Glasgow’da merkez tren istasyonuna yakın Alexander Thomson otelinde kaldık. Her yere yürüme mesafesindeydi, fiyatı uygundu, tarihi bir binaydı. Kahvaltısı da çeşitliydi. Odaların temizliği ise pek iyi değildi. Ama biz idare ettik. Edinbıra’da ise St. Valery Guest House’da kaldık. Güzel bir sokakta, Haymarket tren istasyonunun yakınlarında, şehir merkezine 15-20 dakika yürüme mesafesinde, tren istasyonundan sürekli tramvayın ve otobüslerin çalıştığı 120 yıllık bir bina. Odamız gayet güzel ve genişti. Kahvaltı ise İskoç Kahvaltısı olduğu için bizi pek tatmin etmedi. Temizlik de yine beklentimizin altındaydı. Ortalama geleceğine 60 pound ödedik.

İskoçya’da alışveriş konusu ayrı bir yazı konusu. Tanınmış İngiliz markalar ve diğer uluslararası markalar açısından bir özgünlük yok. Türkiye ile fiyatlar ya aynı veya daha pahalı. Ama ülkemizde pek bilinmeyen çeşitli giyim mağazalarında çok uygun fiyata kıyafetler alabilirsiniz. Bunu zaten halktan da anlamak mümkün. Yoksul da olsa, emekçi de olsa, hatta sokakta kalan evsiz de olsa kılık kıyafetlerinin belirli bir standartta olduğunu gördük. Bunun sebebi de 5 sterlinden 35 sterline çok güzel kıyafetler alabilmenin mümkün olması. Çantalar, yağmurluklar, ayakkabılar, ceketler, pantolonlar, elbiseler ülkemizden çok daha ucuza, hatta yarı fiyatına elde edilebilir ve kalitesi de gayet iyi.

Dahası bebek-çocuk giysilerinde çok daha çekici fiyatlara sahip. Ülkemizde bebek giysileri tam bir sömürü ve soygun aracı olarak değerlendirilirken devletin vergi desteği sayesinde bebek ve çocuk ürünleri çok ucuz. 1 pounddan 15 pounda kadar çok güzel takımlar alabilirsiniz ve renkleri, kalitesi, çizimleri de gayet güzel.
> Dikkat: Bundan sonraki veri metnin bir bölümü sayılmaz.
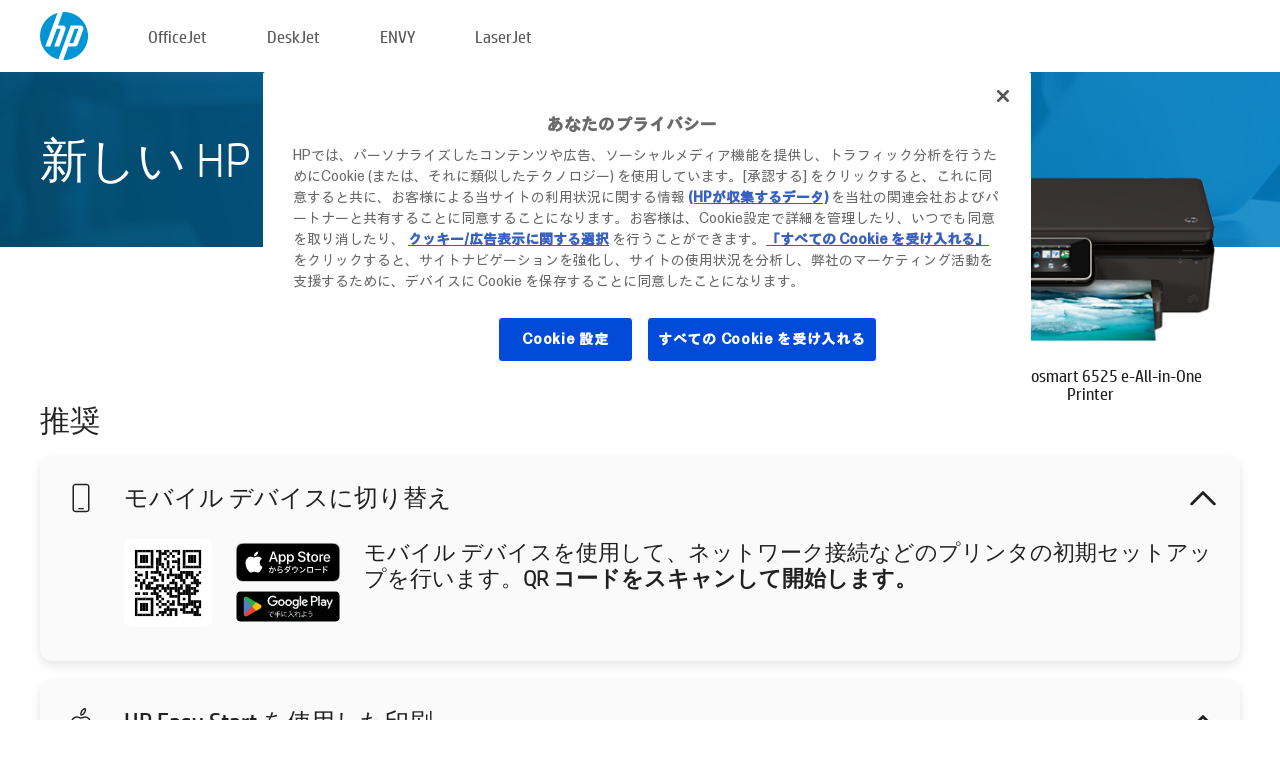

--- FILE ---
content_type: text/css
request_url: https://www.hp.com/etc.clientlibs/HPIT-AEM-GLOBALNAV/clientlibs-globalnav/clientlibs-fonts/jp/ja/clientlib-hf-fontface.dc2751a01a538d34abe64a95fada419d.css
body_size: -41
content:
@font-face {
  font-family: forma-djr-micro;
  font-weight: 400;
  src:  url(../../clientlib-hf-fontface-japan/resources/fonts/forma/FormaDJRJapaneseMicro-Regular.woff2) format('woff2'),
        url(../../clientlib-hf-fontface-japan/resources/fonts/forma/FormaDJRJapaneseMicro-Regular.woff) format("woff");
}
@font-face {
  font-family: forma-djr-micro;
  font-weight: 500;
  src:  url(../../clientlib-hf-fontface-japan/resources/fonts/forma/FormaDJRJapaneseMicro-Medium.woff2) format('woff2'),
        url(../../clientlib-hf-fontface-japan/resources/fonts/forma/FormaDJRJapaneseMicro-Medium.woff) format("woff");
}


--- FILE ---
content_type: image/svg+xml
request_url: https://www.hp.com/content/dam/sites/worldwide/dems/global_nav_icons/line.svg
body_size: 1314
content:
<svg xmlns="http://www.w3.org/2000/svg" width="19.89" height="19.039" viewBox="0 0 19.89 19.039">
    <g data-name="Line icon">
        <path data-name="Path 11" d="M55.237 161.56c-.221.012-.57.022-.918.049a11.048 11.048 0 0 0-3.8.98 8.912 8.912 0 0 0-4.274 3.846 6.627 6.627 0 0 0-.741 4.346 7.137 7.137 0 0 0 1.854 3.726 10.317 10.317 0 0 0 6.1 3.14 4.492 4.492 0 0 1 .85.245.541.541 0 0 1 .348.555c-.008.283-.026.567-.057.849s-.091.547-.127.823c-.046.356.111.512.465.474a.429.429 0 0 0 .131-.03c.345-.158.7-.292 1.031-.481a36.841 36.841 0 0 0 5.4-3.8 13.651 13.651 0 0 0 2.569-2.76 6.563 6.563 0 0 0 .828-6.108 7.908 7.908 0 0 0-3.133-3.937 11.31 11.31 0 0 0-6.526-1.917z" transform="translate(-45.406 -161.56)" style="fill:#fff"/>
        <path data-name="Path 12" d="M55.218 161.56a11.294 11.294 0 0 1 6.519 1.922 7.908 7.908 0 0 1 3.133 3.936 6.563 6.563 0 0 1-.828 6.108 13.64 13.64 0 0 1-2.569 2.76 36.849 36.849 0 0 1-5.4 3.8c-.327.189-.686.324-1.031.481a.437.437 0 0 1-.131.03c-.354.038-.511-.118-.465-.474.036-.275.1-.547.127-.823s.049-.566.057-.849a.54.54 0 0 0-.348-.555 4.492 4.492 0 0 0-.85-.245 10.316 10.316 0 0 1-6.1-3.14 7.137 7.137 0 0 1-1.854-3.726 6.627 6.627 0 0 1 .741-4.346 8.914 8.914 0 0 1 4.281-3.849 11.039 11.039 0 0 1 3.8-.98c.348-.028.7-.038.918-.05zm.047 7.878.046-.01c.043.056.087.111.128.167l1.807 2.472a.536.536 0 0 0 .638.241.545.545 0 0 0 .355-.565v-3.822a.54.54 0 0 0-.535-.6.534.534 0 0 0-.512.605V170.304l-.515-.7-1.5-2.046a.5.5 0 0 0-.5-.232.48.48 0 0 0-.409.341 1.044 1.044 0 0 0-.03.306v3.88a.5.5 0 0 0 .528.48.514.514 0 0 0 .5-.571v-2.115c-.002-.071-.002-.14-.002-.209zm4.724-1.073h.234c.4 0 .8.005 1.2 0a.519.519 0 0 0 .522-.515.511.511 0 0 0-.486-.528q-1.018-.012-2.037 0a.49.49 0 0 0-.484.486q-.008 2.018 0 4.035a.482.482 0 0 0 .479.487q1.018.012 2.037 0a.493.493 0 0 0 .485-.462.5.5 0 0 0-.4-.556 1.538 1.538 0 0 0-.308-.024h-1.238v-.937h1.428a.522.522 0 0 0 .02-1.044c-.265-.012-.53 0-.795 0h-.66c.002-.328.002-.622.002-.941zm-10.008 2.92v-3.423a.51.51 0 0 0-.487-.545.523.523 0 0 0-.547.509c-.005.051 0 .1 0 .155v3.684a1.425 1.425 0 0 0 .022.27.482.482 0 0 0 .447.391q1.037.011 2.075 0a.49.49 0 0 0 .469-.477.526.526 0 0 0-.573-.562c-.464-.006-.922-.001-1.407-.001zm3.5-1.444c0-.678.005-1.356 0-2.034a.5.5 0 0 0-.421-.486.51.51 0 0 0-.562.315.82.82 0 0 0-.043.284v3.817a1.321 1.321 0 0 0 .007.135.5.5 0 0 0 .508.458.507.507 0 0 0 .517-.552c-.006-.644-.01-1.29-.01-1.936z" style="fill:#fff" transform="translate(-45.387 -161.56)"/>
        <path data-name="Path 13" d="M9.877 7.883v2.322a.514.514 0 0 1-.5.571.5.5 0 0 1-.528-.48v-3.88a1.046 1.046 0 0 1 .03-.306.481.481 0 0 1 .409-.341.5.5 0 0 1 .5.232l1.5 2.046.515.7V6.369a.534.534 0 0 1 .512-.605.54.54 0 0 1 .535.6v3.822a.545.545 0 0 1-.355.565.537.537 0 0 1-.638-.241q-.9-1.236-1.807-2.472c-.042-.057-.085-.112-.128-.167z"/>
        <path data-name="Path 14" d="M14.601 6.805v.934h.66c.265 0 .531-.008.795 0a.522.522 0 0 1-.02 1.044h-1.428v.937h1.238a1.565 1.565 0 0 1 .308.024.5.5 0 0 1 .4.556.492.492 0 0 1-.485.462q-1.018.01-2.037 0a.482.482 0 0 1-.479-.487q-.007-2.018 0-4.035a.49.49 0 0 1 .484-.486q1.018-.012 2.037 0a.511.511 0 0 1 .486.528.519.519 0 0 1-.523.515c-.4.007-.8 0-1.2 0z"/>
        <path data-name="Path 15" d="M4.593 9.726h1.4a.526.526 0 0 1 .573.562.49.49 0 0 1-.469.477q-1.037.012-2.075 0a.482.482 0 0 1-.447-.391 1.424 1.424 0 0 1-.022-.27V6.265a.523.523 0 0 1 .547-.509.509.509 0 0 1 .487.545v3.161c.006.078.006.155.006.264z"/>
        <path data-name="Path 16" d="M8.091 8.282v1.938a.507.507 0 0 1-.517.552.5.5 0 0 1-.508-.458 1.31 1.31 0 0 1-.007-.135V6.362a.839.839 0 0 1 .043-.284.51.51 0 0 1 .562-.315.5.5 0 0 1 .421.486c.008.678 0 1.356 0 2.034z"/>
    </g>
</svg>
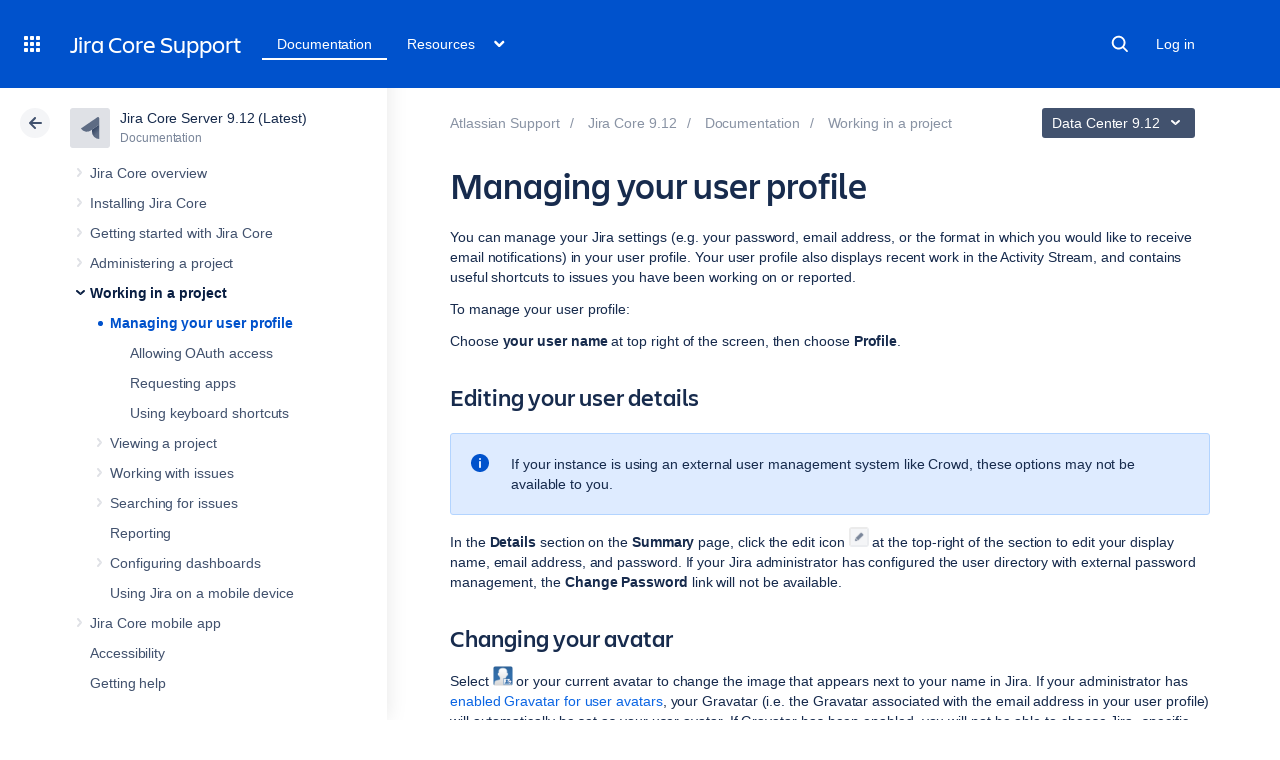

--- FILE ---
content_type: image/svg+xml
request_url: https://confluence.atlassian.com/staticassets/4.8.15/dist/common/images/product-icons/jira-core.svg
body_size: 506
content:
<svg xmlns="http://www.w3.org/2000/svg" viewBox="0 0 54.95 66"><defs><style>.cls-1{fill:url(#linear-gradient);}.cls-2{fill:#5e6c84;}</style><linearGradient id="linear-gradient" x1="37.13" y1="31.71" x2="52.42" y2="46.24" gradientUnits="userSpaceOnUse"><stop offset="0.17" stop-color="#344563"/><stop offset="1" stop-color="#5e6c84"/></linearGradient></defs><title>Jira Core-icon-neutral</title><g id="Layer_2" data-name="Layer 2"><g id="Blue"><path class="cls-1" d="M33.43,44.48A21.52,21.52,0,0,0,54.95,66h0V23.12L33.43,37.86Z"/><path class="cls-2" d="M54.95,23.12V3.21a3.2,3.2,0,0,0-5-2.64L0,34.67a21.52,21.52,0,0,0,29.89,5.69Z"/></g></g></svg>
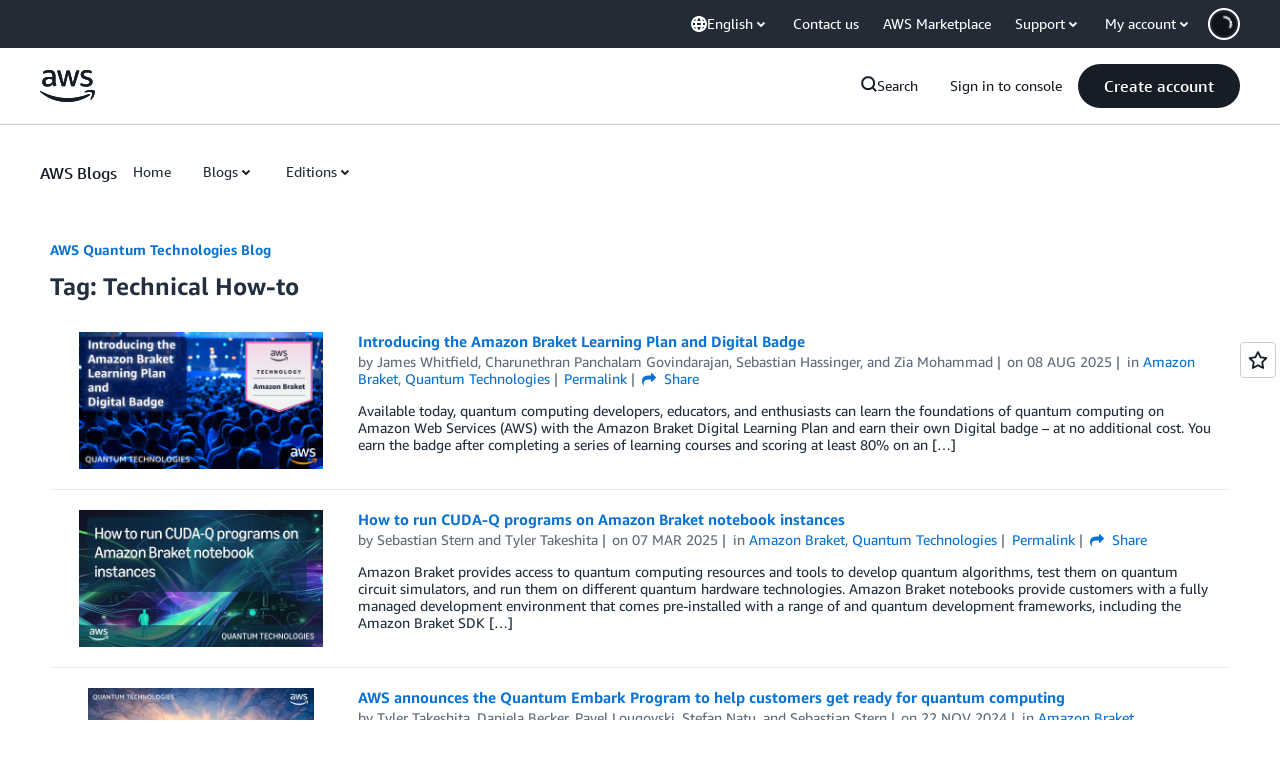

--- FILE ---
content_type: text/html;charset=UTF-8
request_url: https://amazonwebservicesinc.tt.omtrdc.net/m2/amazonwebservicesinc/ubox/raw?mboxPC=1768830343121-335784&mboxSession=1768830343120-321931&uniq=1768830343817-110659
body_size: -91
content:
{"url":"/en_US/optimization_testing/ccba-footer/master","campaignId":"610677","environmentId":"350","userPCId":"1768830343121-335784.44_0"}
Öte yandan bazı ürünleri oldukça pahalı. 1 pounda magnet bulmak mümkün değil. 4-5 poundu da bir magnete veya bisküvide vermek haksızlık, hele ki yukarıdaki giysi fiyatları varken. Öte yandan İskoçların geleneksel kıyafetleri olan ve tüm dünyada bilinen ekose ürünler ve atkılar da biraz daha pahalı olmakla beraber alınabilir. Bir atkıyı 8-20 sterline almak mümkün.

---  

İskoçya bize sempatik gelen bir ülkeydi. Kısa bir gezi sayesinde iki önemli şehri görme fırsatını bulduğumuz için de çok mutlu olduk. Ama İskoçya bu iki şehirle de sınırlı değil, daha geniş bir zamanda İskoçya göllerini, yaylalarını, kalelerini ve şatolarını da ziyaret etmek gerekecek. Sıcakkanlı İskoç halkını ve ülkelerini seveceğinizi umuyoruz.